British Prime Minister Winston Churchill’s 1941 Christmas Message:
“I spend this anniversary and festival far from my country, far from my family, yet I cannot truthfully say that I feel far from home. Whether it be the ties of blood on my mother’s side, or the friendships I have developed here over many years of active life, or the commanding sentiment of comradeship in the common cause of great peoples who speak the same language, who kneel at the same altars and, to a very large extent, pursue the same ideals, I cannot feel myself a stranger here in the center and at the summit of the United States. I feel a sense of unity and fraternal association which, added to the kindliness of your welcome, convinces me that I have a right to sit at your fireside and share your Christmas joys.

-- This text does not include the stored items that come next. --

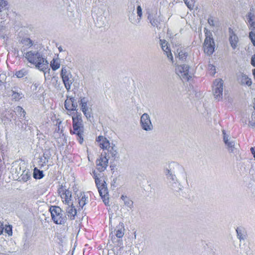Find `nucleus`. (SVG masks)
<instances>
[{
	"instance_id": "nucleus-53",
	"label": "nucleus",
	"mask_w": 255,
	"mask_h": 255,
	"mask_svg": "<svg viewBox=\"0 0 255 255\" xmlns=\"http://www.w3.org/2000/svg\"><path fill=\"white\" fill-rule=\"evenodd\" d=\"M253 75L255 77V69L253 70Z\"/></svg>"
},
{
	"instance_id": "nucleus-37",
	"label": "nucleus",
	"mask_w": 255,
	"mask_h": 255,
	"mask_svg": "<svg viewBox=\"0 0 255 255\" xmlns=\"http://www.w3.org/2000/svg\"><path fill=\"white\" fill-rule=\"evenodd\" d=\"M208 22L209 24V25L211 26H217L218 25V21L215 20L214 18L212 16L208 18Z\"/></svg>"
},
{
	"instance_id": "nucleus-36",
	"label": "nucleus",
	"mask_w": 255,
	"mask_h": 255,
	"mask_svg": "<svg viewBox=\"0 0 255 255\" xmlns=\"http://www.w3.org/2000/svg\"><path fill=\"white\" fill-rule=\"evenodd\" d=\"M7 1L4 0H0V14L5 9V6L7 5Z\"/></svg>"
},
{
	"instance_id": "nucleus-26",
	"label": "nucleus",
	"mask_w": 255,
	"mask_h": 255,
	"mask_svg": "<svg viewBox=\"0 0 255 255\" xmlns=\"http://www.w3.org/2000/svg\"><path fill=\"white\" fill-rule=\"evenodd\" d=\"M248 17V22L250 23L252 30H255V16L250 13L249 14Z\"/></svg>"
},
{
	"instance_id": "nucleus-23",
	"label": "nucleus",
	"mask_w": 255,
	"mask_h": 255,
	"mask_svg": "<svg viewBox=\"0 0 255 255\" xmlns=\"http://www.w3.org/2000/svg\"><path fill=\"white\" fill-rule=\"evenodd\" d=\"M177 53H178L177 57L181 61H184L188 55L187 53L184 50L177 49Z\"/></svg>"
},
{
	"instance_id": "nucleus-11",
	"label": "nucleus",
	"mask_w": 255,
	"mask_h": 255,
	"mask_svg": "<svg viewBox=\"0 0 255 255\" xmlns=\"http://www.w3.org/2000/svg\"><path fill=\"white\" fill-rule=\"evenodd\" d=\"M80 105L81 107V110L87 118V119L90 120L91 116V113L89 111L87 108V100L85 98H81L80 100Z\"/></svg>"
},
{
	"instance_id": "nucleus-19",
	"label": "nucleus",
	"mask_w": 255,
	"mask_h": 255,
	"mask_svg": "<svg viewBox=\"0 0 255 255\" xmlns=\"http://www.w3.org/2000/svg\"><path fill=\"white\" fill-rule=\"evenodd\" d=\"M161 47L162 50L166 52L167 57L172 61L173 56L170 49L168 48V46H167V43L165 41L162 42Z\"/></svg>"
},
{
	"instance_id": "nucleus-51",
	"label": "nucleus",
	"mask_w": 255,
	"mask_h": 255,
	"mask_svg": "<svg viewBox=\"0 0 255 255\" xmlns=\"http://www.w3.org/2000/svg\"><path fill=\"white\" fill-rule=\"evenodd\" d=\"M251 151L252 153L253 154L254 157L255 158V147H252L251 148Z\"/></svg>"
},
{
	"instance_id": "nucleus-13",
	"label": "nucleus",
	"mask_w": 255,
	"mask_h": 255,
	"mask_svg": "<svg viewBox=\"0 0 255 255\" xmlns=\"http://www.w3.org/2000/svg\"><path fill=\"white\" fill-rule=\"evenodd\" d=\"M223 134L224 135V141L228 147L229 151L231 153H235L236 149L235 148V142L234 141H229V136L225 132V130H223Z\"/></svg>"
},
{
	"instance_id": "nucleus-50",
	"label": "nucleus",
	"mask_w": 255,
	"mask_h": 255,
	"mask_svg": "<svg viewBox=\"0 0 255 255\" xmlns=\"http://www.w3.org/2000/svg\"><path fill=\"white\" fill-rule=\"evenodd\" d=\"M4 229V227L3 224L0 222V235L2 233Z\"/></svg>"
},
{
	"instance_id": "nucleus-47",
	"label": "nucleus",
	"mask_w": 255,
	"mask_h": 255,
	"mask_svg": "<svg viewBox=\"0 0 255 255\" xmlns=\"http://www.w3.org/2000/svg\"><path fill=\"white\" fill-rule=\"evenodd\" d=\"M54 79L56 81V85H55V87H59V86L60 85V82L58 81V77H54Z\"/></svg>"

“This is a strange Christmas Eve. Almost the whole world is locked in deadly struggle, and, with the most terrible weapons which science can devise, the nations advance upon each other. Ill would it be for us this Christmastide if we were not sure that no greed for the land or wealth of any other people, no vulgar ambition, no morbid lust for material gain at the expense of others, had led us to the field. Here, in the midst of war, raging and roaring over all the lands and seas, creeping nearer to our hearts and homes, here, amid all the tumult, we have tonight the peace of the spirit in each cottage home and in every generous heart. Therefore we may cast aside for this night at least the cares and dangers which beset us, and make for the children an evening of happiness in a world of storm. Here, then, for one night only, each home throughout the English-speaking world should be a brightly-lighted island of happiness and peace.
“Let the children have their night of fun and laughter. Let the gifts of Father Christmas delight their play. Let us grown-ups share to the full in their unstinted pleasures before we turn again to the stern task and the formidable years that lie before us, resolved that, by our sacrifice and daring, these same children shall not be robbed of their inheritance or denied their right to live in a free and decent world.
“And so, in God’s mercy, a happy Christmas to you all.”
Elson and Connie Small kept the light burning bright at St. Croix River Lighthouse from 1930 to 1946 when they left the island light station for a new assignment at Portsmouth Harbor Lighthouse in New Castle, New Hampshire. St. Croix River Lighthouse was later automated in 1957, and tragically, destroyed by fire in 1976.
However, even though the lighthouse no longer physically stands on St. Croix Island, the memory of this benevolent beacon, and the event of national significance that occurred there in December 1941, continue to live on in the annals of time. The fact that a Maine lighthouse has a connection to such an important time in our nation’s history is something we can all be proud of – and a fact we should recall whenever our lighthouse heritage is remembered at Christmastime.